(TEXTAUSZUG):
────────

Finanzwelt erklärt: Steuerzahlergedenktag mit neuem Negativ-Rekord

Teil 26: Steuerzahlergedenktag mit neuem Negativ-Rekord
Wirtschaftsforum: Herr Mudlack, laut dem Bund der Steuerzahler bleiben für den Arbeitnehmer in diesem Jahr 45,7 Cent von jedem verdienten Euro. Wie ordnen Sie diese Zahl ein?
Benjamin Mudlack: Das Thema wird natürlich immer ziemlich hoch aufgehängt und medial immens ausgeschlachtet. Wir erhalten vom Staat schließlich enorme Gegenleistungen. Viele Ausgaben sind von hoher Bedeutung und von daher sollte man diese Causa relativieren. Des Weiteren sprechen wir an der Stelle nicht über die reine Steuerlast, sondern auch zum Beispiel über die Sozialabgaben, GEZ-Gebühren und sonstige Steuern wie die Mehrwertsteuer und Erbschaftsteuer. Der hier zitierte „Steuerzahlergedenktag“ hat sich über die Jahre ordentlich nach hinten verschoben. So war er noch im Jahr 1960 am 27. Mai und dieses Jahr ist der Tag, an welchem der Steuerzahler „für sich arbeitet“, am 18 Juli gewesen. Das ist ein neuer Negativ-Rekord. Mein Problem sind nicht die Abgaben als solche, sondern die Mittelverwendung und Mittelverschwendung. Die Steuereinnahmen des Staates sprudeln wie nie zuvor und trotzdem steigt die Abgabenlast des einzelnen Bürgers.

────────

(BEREITGESTELLTES MATERIAL):
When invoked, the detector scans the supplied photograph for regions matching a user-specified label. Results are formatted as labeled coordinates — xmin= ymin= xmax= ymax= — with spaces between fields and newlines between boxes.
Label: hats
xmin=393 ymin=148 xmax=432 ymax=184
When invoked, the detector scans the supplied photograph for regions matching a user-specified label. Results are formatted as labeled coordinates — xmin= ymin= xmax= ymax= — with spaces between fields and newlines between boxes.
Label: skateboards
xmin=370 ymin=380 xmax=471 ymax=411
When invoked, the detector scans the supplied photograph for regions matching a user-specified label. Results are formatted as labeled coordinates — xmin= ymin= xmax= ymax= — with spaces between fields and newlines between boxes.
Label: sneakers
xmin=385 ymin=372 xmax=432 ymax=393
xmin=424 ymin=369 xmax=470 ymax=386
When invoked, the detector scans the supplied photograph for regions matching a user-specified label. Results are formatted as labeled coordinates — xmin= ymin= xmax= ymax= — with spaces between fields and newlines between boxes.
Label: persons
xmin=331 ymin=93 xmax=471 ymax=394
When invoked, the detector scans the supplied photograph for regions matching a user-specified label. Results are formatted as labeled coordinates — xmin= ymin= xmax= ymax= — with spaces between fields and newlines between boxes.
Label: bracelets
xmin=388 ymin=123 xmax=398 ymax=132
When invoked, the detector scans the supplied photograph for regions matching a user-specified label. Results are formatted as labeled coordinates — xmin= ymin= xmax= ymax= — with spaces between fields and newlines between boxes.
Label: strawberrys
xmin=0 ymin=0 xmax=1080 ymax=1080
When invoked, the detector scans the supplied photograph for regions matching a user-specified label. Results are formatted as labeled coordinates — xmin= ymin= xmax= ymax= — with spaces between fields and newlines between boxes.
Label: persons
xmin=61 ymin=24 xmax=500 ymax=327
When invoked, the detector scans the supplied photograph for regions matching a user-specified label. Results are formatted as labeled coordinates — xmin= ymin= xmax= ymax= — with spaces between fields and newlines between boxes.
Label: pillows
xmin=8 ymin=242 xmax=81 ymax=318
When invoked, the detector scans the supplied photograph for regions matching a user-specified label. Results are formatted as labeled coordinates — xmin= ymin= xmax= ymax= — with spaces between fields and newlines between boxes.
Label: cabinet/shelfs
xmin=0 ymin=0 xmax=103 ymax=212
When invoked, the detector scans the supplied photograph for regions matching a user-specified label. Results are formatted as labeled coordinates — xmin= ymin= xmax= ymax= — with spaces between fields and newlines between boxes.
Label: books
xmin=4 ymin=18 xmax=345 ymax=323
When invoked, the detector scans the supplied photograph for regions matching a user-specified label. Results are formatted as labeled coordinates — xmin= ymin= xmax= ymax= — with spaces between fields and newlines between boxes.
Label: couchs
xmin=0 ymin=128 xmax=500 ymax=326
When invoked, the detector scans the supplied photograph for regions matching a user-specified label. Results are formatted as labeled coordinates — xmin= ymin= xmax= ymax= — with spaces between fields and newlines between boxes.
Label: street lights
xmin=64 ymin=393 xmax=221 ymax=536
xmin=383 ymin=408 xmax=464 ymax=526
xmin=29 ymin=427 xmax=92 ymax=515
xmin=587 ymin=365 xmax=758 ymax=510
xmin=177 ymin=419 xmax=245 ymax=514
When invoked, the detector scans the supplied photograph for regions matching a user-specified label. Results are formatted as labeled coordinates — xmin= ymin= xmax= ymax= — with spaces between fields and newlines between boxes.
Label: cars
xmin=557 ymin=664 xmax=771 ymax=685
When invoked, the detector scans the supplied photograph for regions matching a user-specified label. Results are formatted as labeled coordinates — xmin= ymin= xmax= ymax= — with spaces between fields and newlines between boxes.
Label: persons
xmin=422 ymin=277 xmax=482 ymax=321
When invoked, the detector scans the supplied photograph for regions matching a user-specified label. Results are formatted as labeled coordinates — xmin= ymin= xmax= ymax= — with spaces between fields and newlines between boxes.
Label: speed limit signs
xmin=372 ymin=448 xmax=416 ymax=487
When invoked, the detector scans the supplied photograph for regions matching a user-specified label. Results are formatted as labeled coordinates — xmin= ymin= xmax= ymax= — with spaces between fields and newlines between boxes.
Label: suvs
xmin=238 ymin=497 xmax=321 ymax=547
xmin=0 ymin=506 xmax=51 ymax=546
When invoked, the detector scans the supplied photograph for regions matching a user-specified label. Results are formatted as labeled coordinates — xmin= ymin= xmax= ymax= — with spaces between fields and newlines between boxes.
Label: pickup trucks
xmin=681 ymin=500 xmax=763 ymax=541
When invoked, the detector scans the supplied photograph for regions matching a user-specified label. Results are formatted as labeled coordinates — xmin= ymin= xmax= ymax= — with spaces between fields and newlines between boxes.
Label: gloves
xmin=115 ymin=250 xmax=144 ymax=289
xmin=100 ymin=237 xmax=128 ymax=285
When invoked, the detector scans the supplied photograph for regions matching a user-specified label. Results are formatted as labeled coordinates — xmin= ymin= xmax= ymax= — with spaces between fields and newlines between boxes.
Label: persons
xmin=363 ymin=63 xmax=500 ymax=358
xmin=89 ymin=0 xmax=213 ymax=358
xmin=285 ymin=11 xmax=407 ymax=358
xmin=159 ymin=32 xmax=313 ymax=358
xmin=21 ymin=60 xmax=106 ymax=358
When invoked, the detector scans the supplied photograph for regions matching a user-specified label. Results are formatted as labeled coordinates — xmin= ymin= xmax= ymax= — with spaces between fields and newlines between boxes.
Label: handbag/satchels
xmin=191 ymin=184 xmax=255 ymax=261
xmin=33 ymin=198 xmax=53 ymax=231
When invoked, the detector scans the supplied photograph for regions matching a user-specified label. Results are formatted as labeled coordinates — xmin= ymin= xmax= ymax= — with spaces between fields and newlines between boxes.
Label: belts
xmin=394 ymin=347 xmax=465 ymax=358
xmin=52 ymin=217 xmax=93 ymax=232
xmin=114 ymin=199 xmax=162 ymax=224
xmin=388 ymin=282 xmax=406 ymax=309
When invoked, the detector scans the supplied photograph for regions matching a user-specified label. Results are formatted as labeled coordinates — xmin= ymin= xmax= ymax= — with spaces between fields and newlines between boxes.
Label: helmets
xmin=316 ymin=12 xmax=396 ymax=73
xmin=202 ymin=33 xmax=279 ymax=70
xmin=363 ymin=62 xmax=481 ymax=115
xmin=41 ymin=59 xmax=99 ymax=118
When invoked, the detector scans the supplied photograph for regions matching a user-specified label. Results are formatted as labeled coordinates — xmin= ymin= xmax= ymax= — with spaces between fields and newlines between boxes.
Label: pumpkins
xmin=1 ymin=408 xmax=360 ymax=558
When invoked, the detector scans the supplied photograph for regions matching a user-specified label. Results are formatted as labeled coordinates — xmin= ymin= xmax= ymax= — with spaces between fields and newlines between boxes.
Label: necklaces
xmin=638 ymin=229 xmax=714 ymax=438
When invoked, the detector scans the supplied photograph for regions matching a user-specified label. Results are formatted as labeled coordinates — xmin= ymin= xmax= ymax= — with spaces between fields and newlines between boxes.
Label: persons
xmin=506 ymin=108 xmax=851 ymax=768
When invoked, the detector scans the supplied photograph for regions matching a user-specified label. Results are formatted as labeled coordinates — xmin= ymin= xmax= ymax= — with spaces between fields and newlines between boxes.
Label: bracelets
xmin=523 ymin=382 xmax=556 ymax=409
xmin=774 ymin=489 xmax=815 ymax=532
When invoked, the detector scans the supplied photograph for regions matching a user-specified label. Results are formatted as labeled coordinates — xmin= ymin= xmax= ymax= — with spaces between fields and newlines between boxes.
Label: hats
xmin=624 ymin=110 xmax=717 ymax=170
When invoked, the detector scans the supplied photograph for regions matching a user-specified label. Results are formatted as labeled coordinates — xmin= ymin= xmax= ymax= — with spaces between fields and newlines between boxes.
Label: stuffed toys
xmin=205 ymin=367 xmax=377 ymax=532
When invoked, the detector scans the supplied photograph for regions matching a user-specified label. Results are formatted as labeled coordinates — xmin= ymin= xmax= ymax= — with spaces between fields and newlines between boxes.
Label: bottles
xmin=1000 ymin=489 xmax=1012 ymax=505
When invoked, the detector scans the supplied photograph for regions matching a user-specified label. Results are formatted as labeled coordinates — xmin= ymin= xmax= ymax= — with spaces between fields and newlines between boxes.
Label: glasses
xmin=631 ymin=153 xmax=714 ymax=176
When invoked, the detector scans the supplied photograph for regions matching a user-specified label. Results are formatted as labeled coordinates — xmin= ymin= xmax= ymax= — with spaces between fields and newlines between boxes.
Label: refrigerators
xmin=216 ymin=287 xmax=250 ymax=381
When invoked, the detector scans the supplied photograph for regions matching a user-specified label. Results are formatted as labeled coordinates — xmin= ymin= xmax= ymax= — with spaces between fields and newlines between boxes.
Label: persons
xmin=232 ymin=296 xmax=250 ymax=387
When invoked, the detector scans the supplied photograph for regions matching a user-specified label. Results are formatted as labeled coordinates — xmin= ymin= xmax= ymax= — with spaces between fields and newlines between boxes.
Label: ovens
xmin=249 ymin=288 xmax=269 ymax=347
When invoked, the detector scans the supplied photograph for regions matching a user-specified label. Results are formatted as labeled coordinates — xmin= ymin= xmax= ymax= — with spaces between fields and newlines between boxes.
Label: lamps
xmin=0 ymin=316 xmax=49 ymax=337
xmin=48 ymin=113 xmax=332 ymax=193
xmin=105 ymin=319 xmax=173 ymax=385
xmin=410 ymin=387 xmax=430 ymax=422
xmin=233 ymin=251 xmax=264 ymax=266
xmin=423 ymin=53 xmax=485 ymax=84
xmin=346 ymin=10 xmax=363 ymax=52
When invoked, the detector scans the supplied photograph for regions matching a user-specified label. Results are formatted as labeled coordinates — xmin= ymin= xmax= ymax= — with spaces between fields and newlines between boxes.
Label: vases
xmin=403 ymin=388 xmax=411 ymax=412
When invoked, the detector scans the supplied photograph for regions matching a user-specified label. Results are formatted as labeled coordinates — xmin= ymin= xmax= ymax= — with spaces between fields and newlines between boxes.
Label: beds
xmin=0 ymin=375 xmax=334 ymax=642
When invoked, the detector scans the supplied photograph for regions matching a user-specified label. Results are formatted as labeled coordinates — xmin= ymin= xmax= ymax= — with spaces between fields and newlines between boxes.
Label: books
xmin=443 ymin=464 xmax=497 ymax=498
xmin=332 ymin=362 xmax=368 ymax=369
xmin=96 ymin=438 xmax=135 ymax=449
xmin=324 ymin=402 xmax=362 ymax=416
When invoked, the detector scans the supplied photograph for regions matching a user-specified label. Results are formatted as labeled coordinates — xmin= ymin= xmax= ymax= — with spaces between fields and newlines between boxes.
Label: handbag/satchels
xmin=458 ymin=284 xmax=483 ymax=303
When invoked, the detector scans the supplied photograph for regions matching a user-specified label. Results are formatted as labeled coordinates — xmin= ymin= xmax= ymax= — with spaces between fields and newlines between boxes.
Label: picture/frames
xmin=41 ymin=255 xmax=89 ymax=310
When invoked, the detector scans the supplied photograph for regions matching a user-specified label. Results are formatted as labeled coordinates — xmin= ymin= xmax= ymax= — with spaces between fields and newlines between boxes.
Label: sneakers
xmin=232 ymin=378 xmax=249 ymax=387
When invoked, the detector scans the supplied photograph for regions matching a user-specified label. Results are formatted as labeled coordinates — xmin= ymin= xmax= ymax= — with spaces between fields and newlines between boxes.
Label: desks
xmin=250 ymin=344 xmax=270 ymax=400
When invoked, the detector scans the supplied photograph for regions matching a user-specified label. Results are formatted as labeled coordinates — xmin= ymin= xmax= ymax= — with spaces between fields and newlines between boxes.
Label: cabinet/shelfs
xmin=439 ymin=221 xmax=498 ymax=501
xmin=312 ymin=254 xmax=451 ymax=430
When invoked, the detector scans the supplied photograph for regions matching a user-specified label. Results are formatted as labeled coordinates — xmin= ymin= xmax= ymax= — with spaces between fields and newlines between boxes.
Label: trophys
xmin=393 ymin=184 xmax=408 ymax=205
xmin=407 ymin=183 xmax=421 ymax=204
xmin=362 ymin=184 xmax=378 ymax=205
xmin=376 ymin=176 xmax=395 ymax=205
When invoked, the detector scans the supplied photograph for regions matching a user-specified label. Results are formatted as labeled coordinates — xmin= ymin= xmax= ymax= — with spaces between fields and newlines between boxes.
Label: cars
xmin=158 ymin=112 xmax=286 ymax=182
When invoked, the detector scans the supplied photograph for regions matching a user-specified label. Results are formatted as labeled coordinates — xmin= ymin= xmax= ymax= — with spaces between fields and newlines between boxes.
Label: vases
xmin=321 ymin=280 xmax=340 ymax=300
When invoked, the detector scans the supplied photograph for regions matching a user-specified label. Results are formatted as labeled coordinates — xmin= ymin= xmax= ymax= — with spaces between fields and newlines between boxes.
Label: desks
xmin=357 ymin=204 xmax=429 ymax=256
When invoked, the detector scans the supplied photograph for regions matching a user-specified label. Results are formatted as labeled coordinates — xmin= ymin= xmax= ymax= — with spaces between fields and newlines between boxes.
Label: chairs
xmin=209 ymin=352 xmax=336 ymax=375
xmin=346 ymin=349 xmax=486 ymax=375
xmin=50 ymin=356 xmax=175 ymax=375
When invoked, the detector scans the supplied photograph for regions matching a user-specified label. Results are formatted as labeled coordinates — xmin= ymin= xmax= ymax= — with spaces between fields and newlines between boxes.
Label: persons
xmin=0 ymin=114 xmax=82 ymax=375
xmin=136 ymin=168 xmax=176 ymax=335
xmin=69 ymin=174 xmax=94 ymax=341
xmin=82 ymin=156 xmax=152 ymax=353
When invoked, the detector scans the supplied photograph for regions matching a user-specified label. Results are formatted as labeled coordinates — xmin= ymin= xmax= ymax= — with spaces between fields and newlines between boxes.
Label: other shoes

────────

(AUFGABE A): Weshalb sollte man die Angabe des Bundes der Steuerzahler laut Mudlack im Textauszug relativieren? Antworten Sie in ein bis drei Sätzen.
(AUFGABE B): Führen Sie das Interview zum Steuerzahlergedenktag im Anschluss an Mudlacks letzte Antwort weiter.

(LÖSUNG A): Man erhält vom Staat enorme Gegenleistungen, und viele Ausgaben sind von hoher Bedeutung. Deshalb sollte man diese Causa nach Mudlacks Ansicht relativieren.

(LÖSUNG B):
„So lange niemand haftbar gemacht wird und die Verantwortung für Fehlentscheidungen tragen muss, werden staatliche Projekte weiterhin nicht optimal verwaltet.“ Benjamin Mudlack
Große staatliche Projekte wie der Großflughafen in Berlin als absolutes Paradebeispiel, enden als Milliardengrab und wirken sich negativ auf die Steuermoral aus. So lange da niemand haftbar gemacht wird und die Verantwortung für Fehlentscheidungen tragen muss, werden staatliche Projekte weiterhin nicht optimal verwaltet. Dessen bin ich mir leider ziemlich sicher. Für mich wäre es ein smarter Gedanke, exakt zu wissen, wofür meine Steuern verwendet wurden. Das wird sicher ein frommer und schwer umzusetzender Wunsch bleiben, wäre aber sehr förderlich, um die Steuermoral in unserem Land zu verbessern.
Wirtschaftsforum: Experten beklagen heimliche Steuererhöhungen. Was wir denn da genau verheimlicht?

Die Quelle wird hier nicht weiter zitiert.